The former had
already occupied himself with model steamboats, both at Paris and
in London; and in 1805 he obtained from Boulton and Watt, of
Birmingham, the steam-engine required for propelling his paddle
steamboat on the Hudson. The Clermont was first started in
August, 1807, and attained a speed of nearly five miles an hour.

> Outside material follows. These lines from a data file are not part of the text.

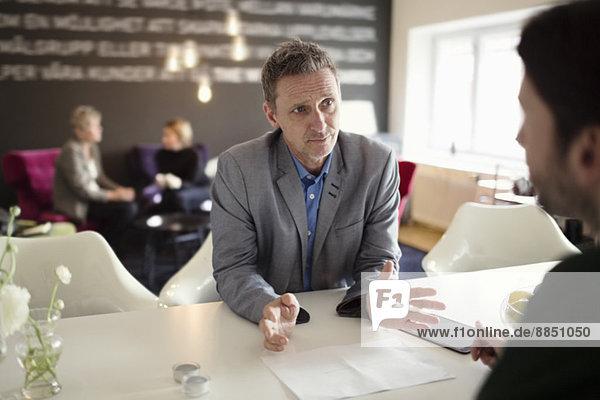 Geschäftsmann gestikuliert im Gespräch mit männlichen Kollegen am Schreibtisch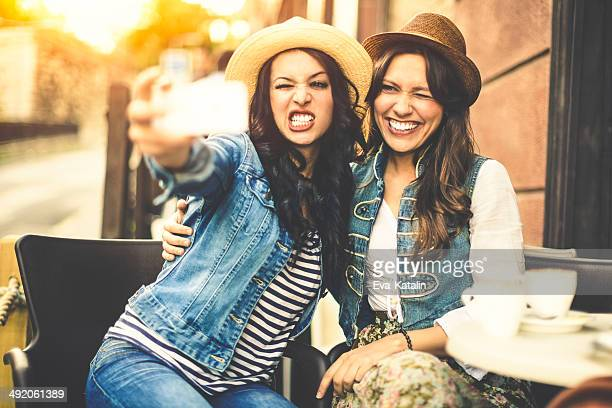 Hipster girls having fun and taking selfies in a cafe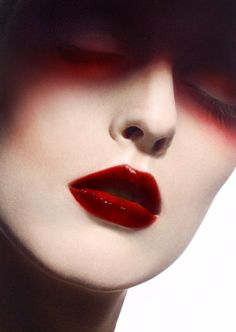 Deep Dark Red  Loving this 2010 advert from Ellis Faas. Deep dark red makeup look. Ooh the things you can do with red lipstick, so lovely!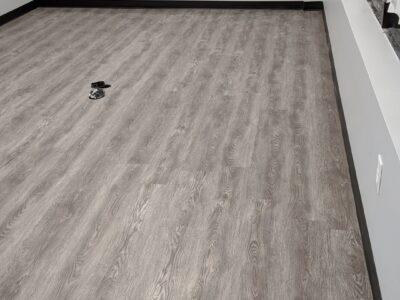Vinyl plank on floors and walls.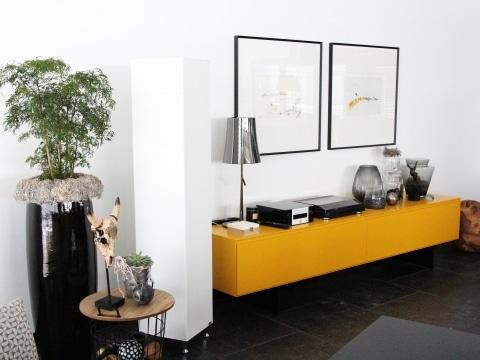 Infrarotheizung Tower in weiß in einem Wohnzimmer mit einem gelben Regal und Bilder an der Wand.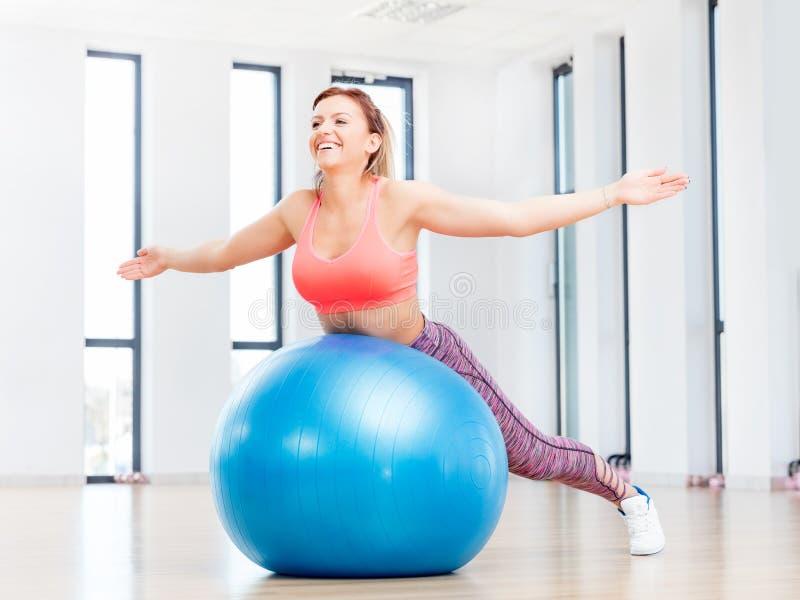 Vrolijke vrouw opleiding met fitball bij geschiktheidsclub stock afbeelding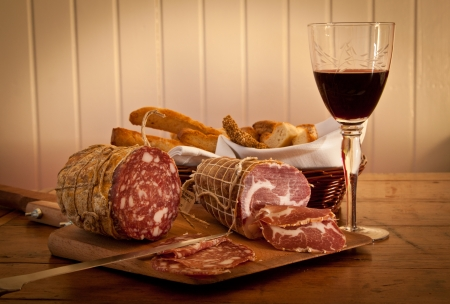 Delicious Mediterranean snack: red wine with salami and home-made bread.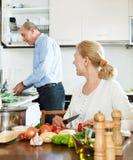 一起烹调爱恋的年长的夫妇做家事和 免版税图库摄影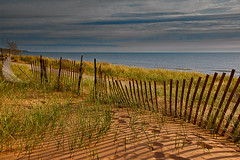 Lake Michigan sunset (wdterp) Tags: lakemichigan fence fencefriday hff sand beach dunes sunset goldenhour
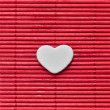 Japanese style love heart on red bamboo mat - Stock Photo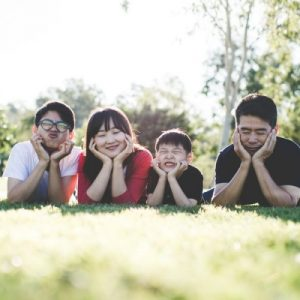 asian family laying in the grass making funny faces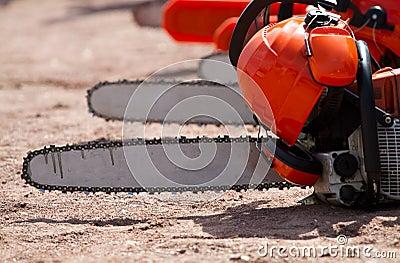 Orange chainsaw stands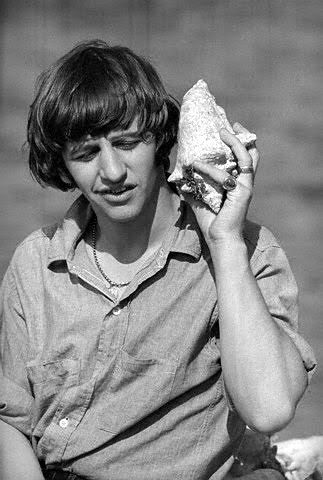 A cute shot of Ringo with a sea shell taken during the filming of Help! February 25,1965 Nassau, New Providence, Bahamas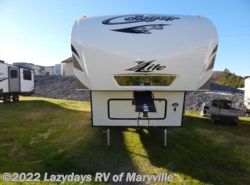 Used 2014  Keystone Cougar 28RDB by Keystone from Chilhowee RV Center in Louisville, TN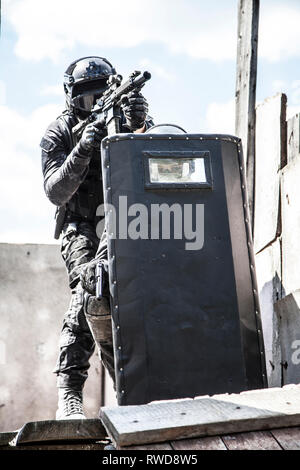 Spec ops police officers SWAT in black uniform in action. - Stock Image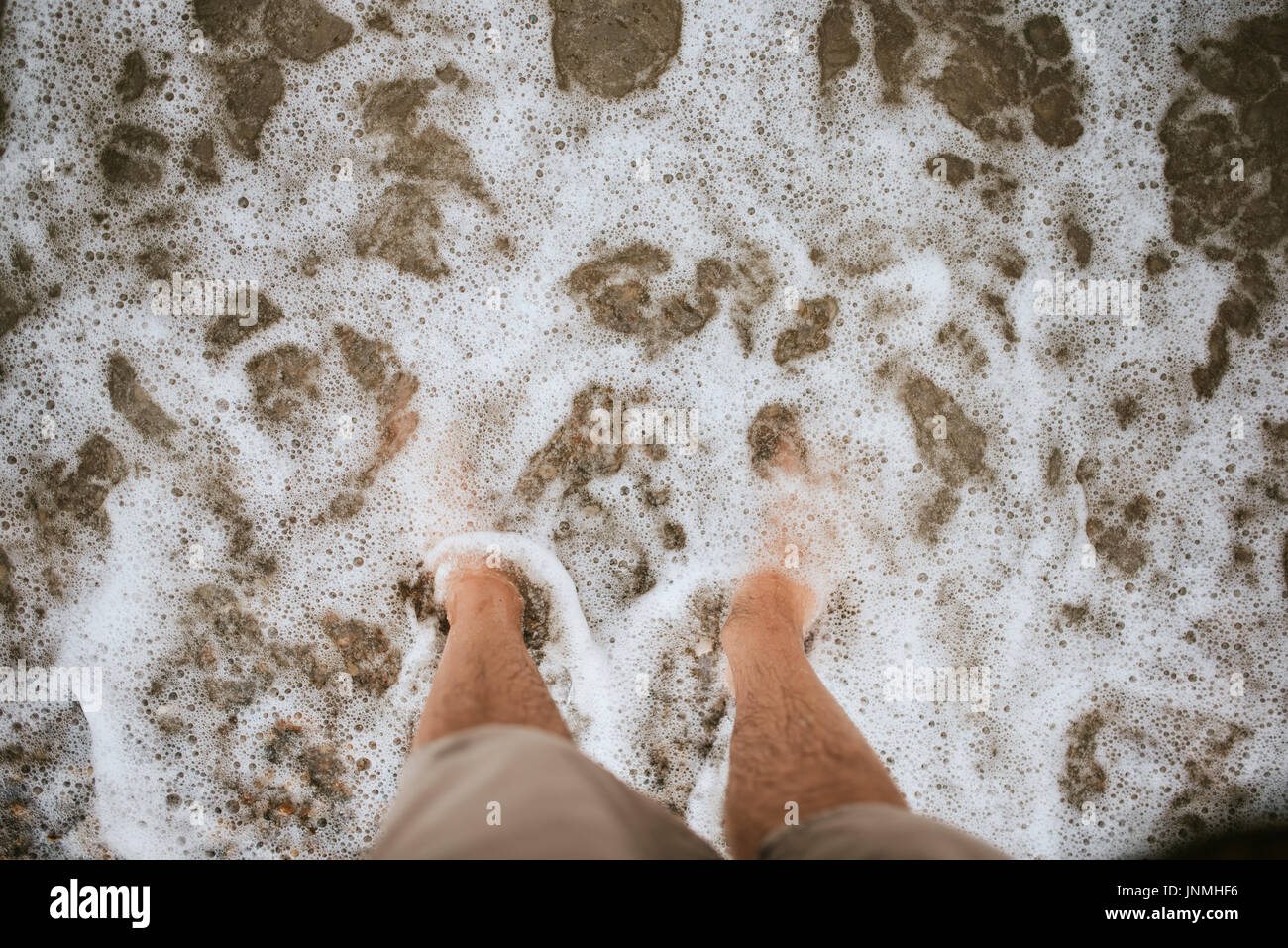 Bare feet on the beach covered with sea foam - Stock Image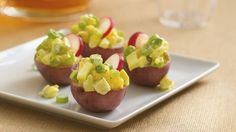 Turn potato salad into a potluck appetizer by serving it in small red potato shells.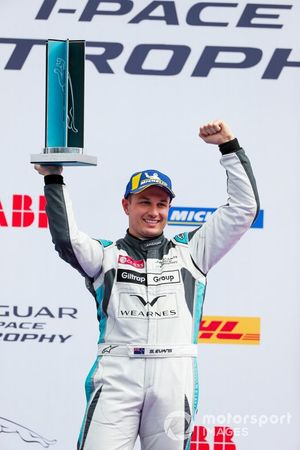 Simon Evans, Team Asia New Zealand, 3rd position, celebrates on the podium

Five years later, Henry Bell constructed and tried his first
steamer on the Clyde.
It was not until 1815 that the first steamboat was seen on the
Thames. This was the Richmond packet, which plied between London
and Richmond. The vessel was fitted with the first marine engine
Henry Maudslay ever made. During the same year, the Margery,
formerly employed on the Firth of Forth, began plying between
Gravesend and London; and the Thames, formerly the Argyll, came
round from the Clyde, encountering rough seas, and making the
voyage of 758 miles in five days and two hours. This was thought
extraordinarily rapid--though the voyage of about 3000 miles,
from Liverpool to New York, can now be made in only about two
days' more time.
In nearly all seagoing vessels, the Paddle has now almost
entirely given place to the Screw. It was long before this
invention was perfected and brought into general use. It was not
the production of one man, but of several generations of
mechanical inventors. A perfected invention does not burst forth
from the brain like a poetic thought or a fine resolve.